The Company considers a financial asset to be in default when:

• the debtor is unlikely to pay its credit obligations to the Company in full, without recourse by the Company to actions such as realising security (if any is held); or

• the financial asset is more than thirty days past due.

Measurement of ECLs

ECLs are a probability-weighted estimate of credit losses. Credit losses are measured as the present value of all cash shortfalls (i.e. the difference between the cash flows due to the entity in accordance with the contract and the cash flows that the Company expects to receive).

ECLs are discounted at the effective interest rate of the financial asset.

Credit-impaired financial assets

At each reporting date, the Company assesses whether financial assets carried at amortised cost are credit impaired. A financial asset is 'credit-impaired' when one or more events that have a detrimental impact on the estimated future cash flows of the financial asset have occurred.

Evidence that a financial asset is credit-impaired includes the following observable data:

• significant financial difficulty of the debtor;

• a breach of contract such as a default or being more than one years past due;

• the restructuring of a loan or advance by the Company on terms that the Company would not consider otherwise;

• it is probable that the debtor will enter bankruptcy or other financial reorganisation; or

• the disappearance of an active market for a security because of financial difficulties.

Presentation of allowance for ECL in the Standalone Balance Sheet

Loss allowances for financial assets measured at amortised cost are deducted from the gross carrying amount of the assets. Write-off

The gross carrying amount of a financial asset is written off when the Company has no reasonable expectations of recovering a financial asset in its entirety or a portion thereof. For individual customers, the Company individually makes an assessment with respect to the timing and amount of write-off based on whether there is a reasonable expectation of recovery. The Company expects no significant recovery from the amount written off. However, financial assets that are written off could still be subject to enforcement activities in order to comply with the Company's procedures for recovery of amounts due.

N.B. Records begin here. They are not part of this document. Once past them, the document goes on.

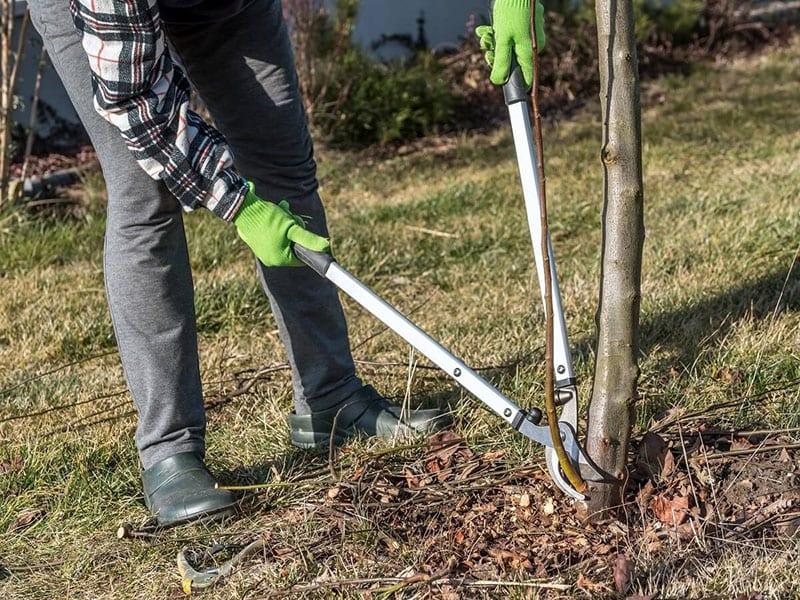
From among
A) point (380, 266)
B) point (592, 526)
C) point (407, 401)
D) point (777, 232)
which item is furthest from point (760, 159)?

ii. Impairment of non-financial assets

At each reporting date, the Company reviews the carrying amounts of its non-financial assets (other than investment property and inventories) to determine whether there is any indication of impairment. If any such indication exists, then the asset's recoverable amount is estimated.

For impairment testing, assets are grouped together into the smallest group of assets that generates cash inflows from continuing use that are largely independent of the cash inflows of other assets or CGUs.

The recoverable amount of an individual asset or CGU is the greater of its value in use and its fair value less costs of disposal. Value in use is based on the estimated future cash flows, discounted to their present value using a pre-tax discount rate that reflects current market assessments of the time value of money and the risks specific to the asset or CGU.

An impairment loss is recognised if the carrying amount of an asset or CGU exceeds its recoverable amount.

Impairment losses are recognised in profit or loss. They are allocated first to reduce the carrying amount of goodwill, if any allocated to the CGU, and then to reduce the carrying amounts of the other assets in the CGU on a pro rata basis.

In respect of assets other than goodwill for which impairment loss has been recognised in prior periods, the Company reviews at each reporting date whether there is any indication that the loss has decreased or no longer exists. An impairment loss is reversed if there has been a change in the estimates used to determine the recoverable amount. Such a reversal is made only to the extent that the asset's carrying amount does not exceed the carrying amount that would have been determined, net of depreciation or recognised if no impairment loss had been recognised.